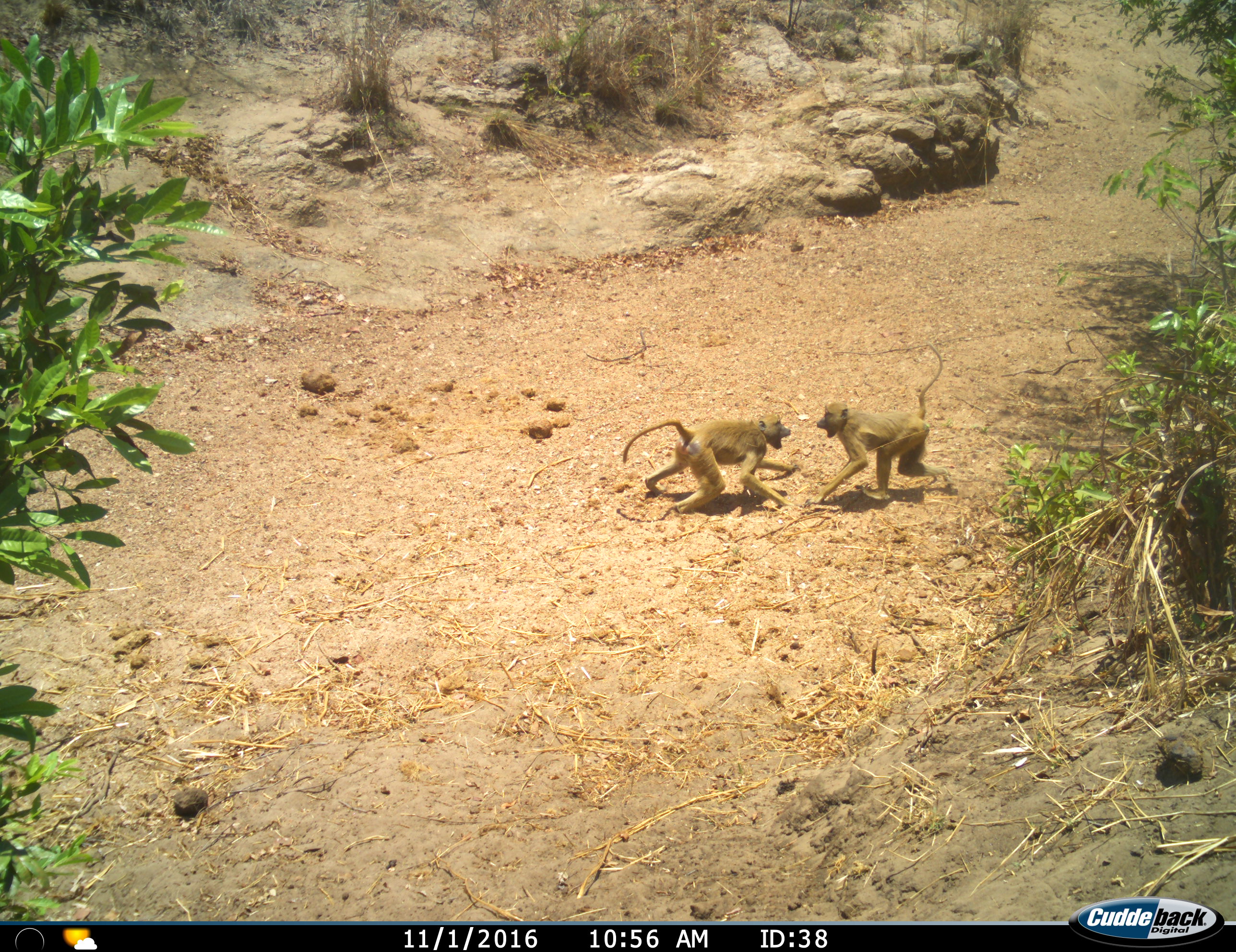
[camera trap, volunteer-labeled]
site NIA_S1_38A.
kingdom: Animalia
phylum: Chordata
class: Mammalia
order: Primates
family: Cercopithecidae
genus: Papio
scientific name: Papio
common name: baboon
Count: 2.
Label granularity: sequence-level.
-*-
- **Exercise aim**
Copy all the data exactly as written, but skip any picture.

- **Written reply**
[camera trap, volunteer-labeled]
site NIA_S1_38A.
kingdom: Animalia
phylum: Chordata
class: Mammalia
order: Primates
family: Cercopithecidae
genus: Papio
scientific name: Papio
common name: baboon
Count: 2.
Label granularity: sequence-level.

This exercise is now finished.